El término “energía renovable” es, simplemente, una tontería. La energía ni se renueva ni se crea. Esto es simple física. Solo podemos transformar la energía. La llamada energía verde o renovable se limita a transformar la energía del viento o la energía solar en electricidad. Si usted quiere encontrar un término genérico realista para estas instalaciones, primero debe determinar las características objetivas comunes. Útil en una evaluación de ese tipo son la magnitud de potencia o el suministro de las plantas. Dado que tanto los sistemas de energía eólica como los de energía solar basan su suministro en el azar de la situación meteorológica del momento, no proporcionan un flujo de electricidad predecible. Su denominación más correcta, por lo tanto, sería la de “sistemas de pequeña escala de potencia aleatoria”.
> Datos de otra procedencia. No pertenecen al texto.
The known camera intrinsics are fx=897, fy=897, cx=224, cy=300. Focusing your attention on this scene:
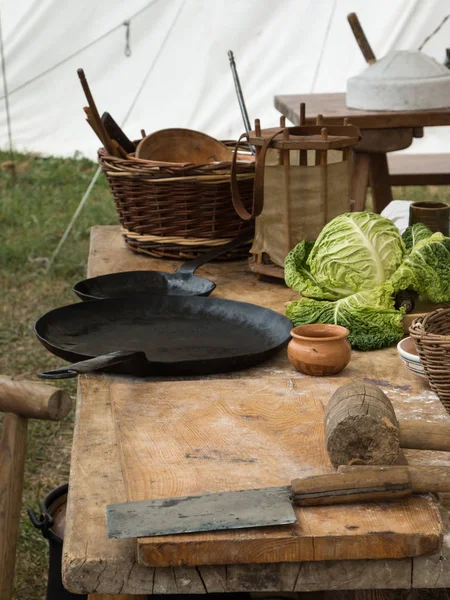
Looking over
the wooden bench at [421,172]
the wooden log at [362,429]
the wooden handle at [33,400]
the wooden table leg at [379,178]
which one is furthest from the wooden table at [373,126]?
the wooden log at [362,429]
Todas estas palabras huecas y vacías funcionan y funcionarán mientras los ideólogos verdes mantengan la autoridad para interpretar estos términos. Se abre la lucha por la soberanía de interpretación de las palabras, que determinará en última instancia el destino de nuestra sociedad. La prosperidad futura depende de que no nos dejemos manipular con las letanías.